Rounding out the ensemble will be violinist Tigran Vardanyan, a member of the Rochester Philharmonic who teaches at Nazareth College and SUNY Oswego; and Kieran Hanlon, assistant professor of double bass and jazz at SUNY Fredonia, principal bassist of the Erie Philharmonic, and substitute bassist with the Buffalo Philharmonic Orchestra.
The group will perform several pieces composed by Mancini as well as songs written by Claude Bolling, a French jazz pianist who was “enormously popular” in the 1980s, and a couple of South American-influenced pieces.
“Our program brings together the classical and jazz worlds,” said Mancini. “My original compositions are influenced by both jazz and classical music, with an influence of Latin American music as well.”
Sabina said the program will appeal to a wide audience. “It’s a very accessible program, particularly for anybody who enjoys nice melodies and harmonies,” he said.

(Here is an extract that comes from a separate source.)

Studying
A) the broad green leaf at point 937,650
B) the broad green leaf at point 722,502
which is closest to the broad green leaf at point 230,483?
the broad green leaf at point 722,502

Mancini, a graduate of the Eastman School of Music, is an artist/clinician for Yamaha Drums, Zildjian Cymbals, and Vic Firth drumsticks and mallets. He visits schools and universities throughout the U.S. and Canada as a guest soloist and workshop/master class instructor. He is also the author of “Drum Set Fundamentals,” as well as a number of articles on drum set techniques and careers in the music industry.
This performance is open to the public and is free for SBU students, faculty and staff. For all others, tickets are $5. For ticket information, call the Quick Center box office at (716) 375-2492.
The Martine Performing Arts Series, presented by St. Bonaventure’s Department of Visual and Performing Arts, is funded by a grant from the university’s James J. Martine Faculty Development Endowment.
Performances will continue through the 2017-18 academic year. Next up is the Rochester City Ballet, which will give a demonstration and mini-performance of dances from their “Bound for Brubeck” show at the Quick Center at 4:30 p.m. on Wednesday, Oct. 4.